The SDK applies these security defaults:

  • No secrets in browser code. Auth providers that need GCP credentials (googleTokenBrokerAuth) are designed to run server-side only.
  • Token values are redacted from debug bundles and diagnostic traces.
  • Rich content is rendered inertly. URLs are checked against an allowlist. No embedded scripts execute.
  • HTML rendering is disabled by default. Enable it explicitly via capabilities if your deployment needs it.
  • Unknown tool calls fail closed. If the AI requests a tool that is not registered, the SDK returns an error to the AI rather than silently ignoring it.
  • Auth prefetch state is released on shutdown. createChatClient.shutdown() calls auth.clear?.() in try/catch so background token refresh timers and cached bearer tokens do not leak across teardown.
  • Cross-tab signed-out cache. IdentityManager.signOut() broadcasts identity.signed_out. The ConversationRegistry resets on this event so sibling tabs cannot surface a previous identity's cached conversations after a fresh sign-in.

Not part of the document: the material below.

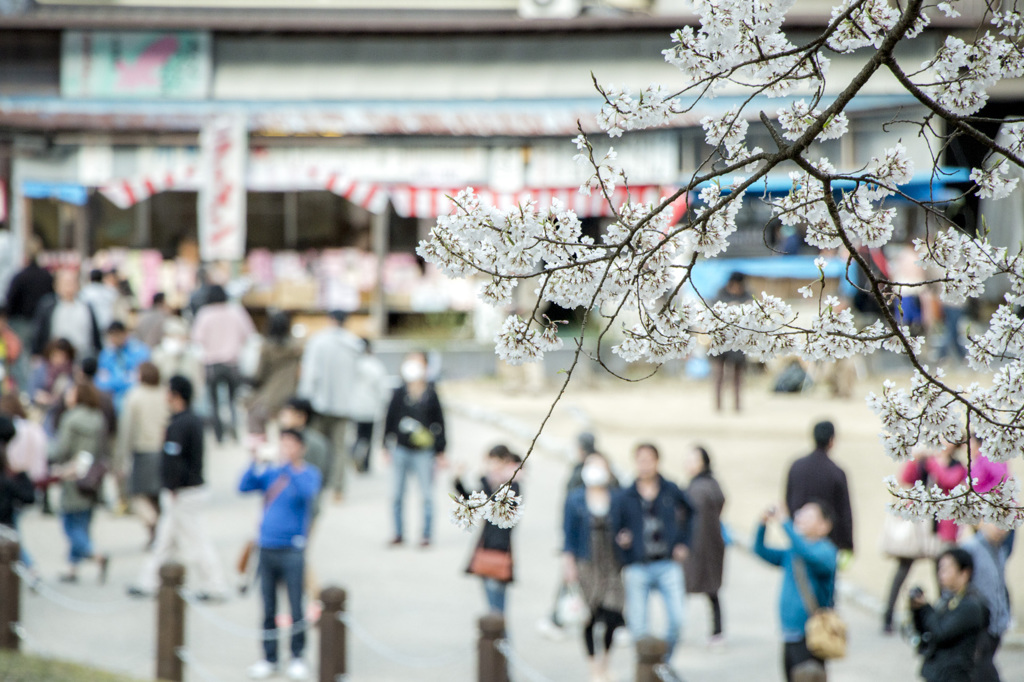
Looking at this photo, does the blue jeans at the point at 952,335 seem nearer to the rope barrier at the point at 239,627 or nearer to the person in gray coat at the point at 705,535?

Device permissions (microphone, camera, screen, geolocation) are orthogonal to API auth. They live in PermissionManager (always present on ChatClient) and synchronize one-directionally into ChatGovernance.consent — every grant emits a governance.permission_granted audit event and auto-grants the matching ConsentFlag; revokes emit permission_revoked and withdraw the flag.

A user can hold full analytics consent and still need to grant microphone access explicitly the first time voice is used. The two systems do not collapse into one another. See Permissions.

Computer-use boundary

The computer_use server tool lets an agent drive a sandboxed browser on the user's behalf. The security boundary is the vendor's browser sandbox (Browserbase or similar) — not the iframe in the host page. The iframe is a display sandbox (sandbox="", no scripts, no same-origin); the real isolation lives in the hosted Chromium environment.

The SDK applies its allowlist as a fast-fail UX. The proxy reapplies every check independently and is the authoritative enforcement point. Never widen the allowlist at the SDK to "fix" an error — the proxy will reject it again. See Computer-use Threat Model for the full threat model and the penetration-test runbook.